Le sens de la formule
ERIC HEILMANN

« La communication : une relation qui prend forme. » La formule de Jean-


Jacques Boutaud apparaît la première fois dans L’imaginaire de la table
(2004), après une lente fermentation et décantation d’un processus
d’élaboration théorique en communication. Ne voyons pas dans la formule
le point ultime et péremptoire d’une révélation sur la communication dans
son essence. Elle manifeste avant tout une position, une posture de
chercheur, à partir de choix épistémiques francs en direction du sensible :
la relation, au-delà du contenu ; la forme comme expression plurielle du
figuratif ; la prise de forme, dans sa dynamique de formation quand la
communication prend… ou pas. Choix à situer dans la progression de la
carrière d’un chercheur à travers sémiotique et symbolique.
Depuis l’origine de sa thèse de doctorat à l’université de Franche-Comté
(1988)1, Jean-Jacques Boutaud ne conçoit pas la communication en dehors
de cette aventure du sens. La sémiotique en a été le révélateur dès ses
années de formation. Comme il aime à le dire, avant même que la
communication ne se déploie comme champ disciplinaire avec les sciences
de l’information et de la communication (SIC), sa vie étudiante en lettres et
linguistique à Besançon prend un tour décisif avec la découverte de Barthes
et Greimas : Mythologies dans une poche et Sémantique structurale dans
l’autre. La jouissance du signe d’un côté et l’austérité du structural pur et
dur de l’autre, deux faces d’une même attraction pour les signes et la
signification.
Jean-Jacques Boutaud fait aussi sienne la proposition d’Eco (1990) de ne
voir personne propriétaire exclusif du sens, en dehors des intentions
herméneutiques laissées à l’initiative de tout auteur (intentio auctoris), du
lecteur (intentio lectoris) et de l’œuvre aussi (intentio operis) tant par sa
structure celle-ci configure et préfigure l’orientation du sens, ses
déterminations internes. De sorte que le processus de fabrique du sens se
régénère à jamais, sans exclusive sur le pouvoir de dire et d’interpréter les
choses, entre auteur, lecteur et structure formelle de l’objet.
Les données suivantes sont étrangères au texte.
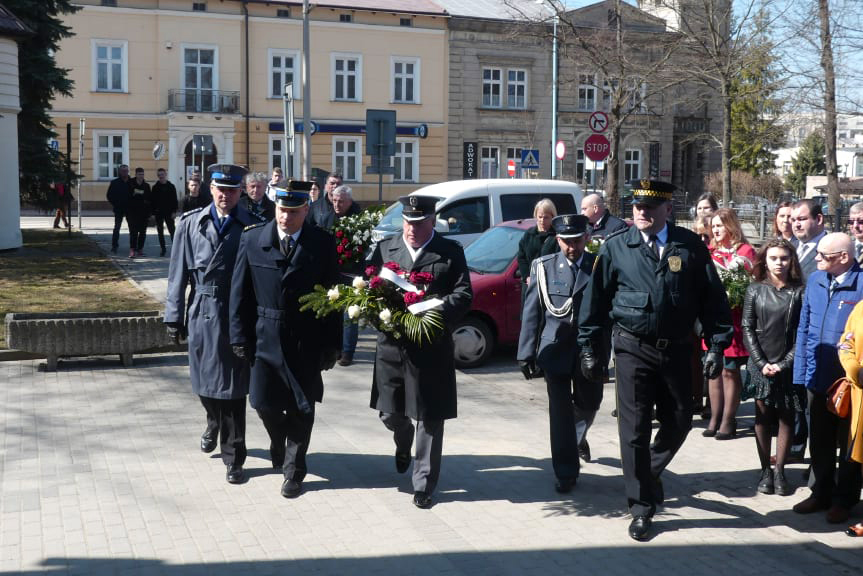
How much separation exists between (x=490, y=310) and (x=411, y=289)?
5.21 metres

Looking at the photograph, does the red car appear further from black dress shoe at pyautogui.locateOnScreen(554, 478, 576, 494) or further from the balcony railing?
the balcony railing

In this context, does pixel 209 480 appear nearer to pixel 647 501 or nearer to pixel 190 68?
pixel 647 501

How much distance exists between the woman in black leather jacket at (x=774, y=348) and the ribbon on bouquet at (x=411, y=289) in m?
2.35

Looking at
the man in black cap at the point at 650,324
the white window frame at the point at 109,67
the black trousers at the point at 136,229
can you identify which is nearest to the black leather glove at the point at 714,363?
the man in black cap at the point at 650,324

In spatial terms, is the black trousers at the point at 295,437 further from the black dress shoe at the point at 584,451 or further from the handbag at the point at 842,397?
the handbag at the point at 842,397

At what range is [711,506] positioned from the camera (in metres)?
6.72

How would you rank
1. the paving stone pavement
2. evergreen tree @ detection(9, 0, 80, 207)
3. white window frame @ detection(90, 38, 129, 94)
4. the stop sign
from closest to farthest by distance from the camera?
1. the paving stone pavement
2. the stop sign
3. evergreen tree @ detection(9, 0, 80, 207)
4. white window frame @ detection(90, 38, 129, 94)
Dans les années 1980, un lieu bouillonne de créativité, au point de pousser
bon nombre de sémioticiens à y faire leurs armes et leurs preuves : la vie
publicitaire, la vie des signes à travers images et discours criants d’audace
et de modernité. L’occasion est trop belle de risquer le terrain, tant l’appel à
décoder, à décrypter, stimule la fibre sémiotique naissante en

1
Spécialité « Linguistique, Sémiotique, Communication ».
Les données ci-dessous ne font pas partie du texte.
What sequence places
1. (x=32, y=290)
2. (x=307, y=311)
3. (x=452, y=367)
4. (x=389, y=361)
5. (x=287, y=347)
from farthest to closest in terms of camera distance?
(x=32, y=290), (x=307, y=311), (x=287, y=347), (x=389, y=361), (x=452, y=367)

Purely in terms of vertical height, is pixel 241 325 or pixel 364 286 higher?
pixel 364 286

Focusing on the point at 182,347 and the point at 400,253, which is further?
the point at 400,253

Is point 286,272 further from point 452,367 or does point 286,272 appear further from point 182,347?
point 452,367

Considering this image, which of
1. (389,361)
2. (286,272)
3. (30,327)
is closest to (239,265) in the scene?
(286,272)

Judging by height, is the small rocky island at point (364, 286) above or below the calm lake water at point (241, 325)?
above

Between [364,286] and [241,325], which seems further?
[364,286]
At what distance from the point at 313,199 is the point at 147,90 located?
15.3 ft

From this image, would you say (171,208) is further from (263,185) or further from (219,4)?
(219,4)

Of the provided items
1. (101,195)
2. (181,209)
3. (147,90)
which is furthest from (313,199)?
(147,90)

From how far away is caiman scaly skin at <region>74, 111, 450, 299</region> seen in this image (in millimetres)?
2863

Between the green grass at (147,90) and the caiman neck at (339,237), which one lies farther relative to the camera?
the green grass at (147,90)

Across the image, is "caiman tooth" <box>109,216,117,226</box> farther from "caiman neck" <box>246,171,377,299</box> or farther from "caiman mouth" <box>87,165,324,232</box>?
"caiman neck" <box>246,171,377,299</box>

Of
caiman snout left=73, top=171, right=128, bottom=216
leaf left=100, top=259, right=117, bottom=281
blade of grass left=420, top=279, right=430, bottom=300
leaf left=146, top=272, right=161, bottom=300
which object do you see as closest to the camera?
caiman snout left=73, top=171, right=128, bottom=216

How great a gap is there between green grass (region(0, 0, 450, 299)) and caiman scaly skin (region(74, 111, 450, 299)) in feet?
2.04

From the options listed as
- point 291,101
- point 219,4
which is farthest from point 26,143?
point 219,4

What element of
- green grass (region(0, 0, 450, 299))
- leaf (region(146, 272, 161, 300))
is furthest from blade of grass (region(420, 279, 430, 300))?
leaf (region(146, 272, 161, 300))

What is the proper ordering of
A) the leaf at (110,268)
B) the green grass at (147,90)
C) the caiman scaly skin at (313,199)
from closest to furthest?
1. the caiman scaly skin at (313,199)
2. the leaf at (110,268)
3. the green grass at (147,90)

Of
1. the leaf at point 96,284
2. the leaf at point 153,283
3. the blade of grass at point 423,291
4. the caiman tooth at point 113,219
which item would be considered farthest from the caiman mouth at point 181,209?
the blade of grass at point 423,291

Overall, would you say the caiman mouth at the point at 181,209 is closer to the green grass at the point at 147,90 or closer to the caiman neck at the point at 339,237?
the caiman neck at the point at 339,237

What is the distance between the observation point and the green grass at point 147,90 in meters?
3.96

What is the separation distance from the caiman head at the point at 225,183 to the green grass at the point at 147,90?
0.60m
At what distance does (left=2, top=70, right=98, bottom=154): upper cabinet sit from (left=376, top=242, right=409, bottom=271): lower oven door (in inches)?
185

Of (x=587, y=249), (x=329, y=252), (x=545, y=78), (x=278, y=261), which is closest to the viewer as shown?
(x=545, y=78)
communication. Barthes s’y attaque avec sa Rhétorique de l’image (1964),
beaucoup d’autres suivront, comme il ressort de l’exercice de synthèse
auquel se livre Jean-Jacques Boutaud dans « Cuisine sémiotique et
recettes publicitaires » (2005). On en trouve un extrait dans ces pages. Plus
question, avec la communication publicitaire alors triomphante, de rester
dans l’ère du soupçon et de la manipulation mais de se fortifier dans celle
d’une saine et savoureuse curiosité pour le travail du signe, des
connotations. Et une connivence toujours plus affirmée pour le décodage,
avec le génie d’un Umberto Eco en position d’éclaireur.
On pourrait ironiser avec Debray sur la prétention de la sémiologie à se
convertir en sémiotique « L’ique est un amplificateur d’autorité. Il durcit le
mou et modernise l’ancien. On consonne ainsi avec informatique,
télématique, robotique, domotique. Sémioticien c’est mécanicien.
Médiologue, c’est idéologue. –ique, net suffixe de l’exact. –logie, suffixe
liquide de l’approximatif. » Et, toujours avec Debray, ne voir dans les
numéros de haute voltige en sémiotique publicitaire que des « leçons
d’école primaire où les réponses sont écrites sur le tableau noir » (1994).
Mais la compétence sémiotique infuse dans l’analyse des productions
médiatiques, au point d’élargir peu à peu ses cercles d’audience auprès des
grands publics.
Jean-Jacques Boutaud s’inscrira dans ce mouvement. D’abord à travers sa
recherche doctorale sur l’iconographie publicitaire (1988), avec la mise à
profit d’années d’expérience en IUT, à Belfort, jusqu’en 1990, date de sa
nomination comme maître de conférences à l’université de Bourgogne.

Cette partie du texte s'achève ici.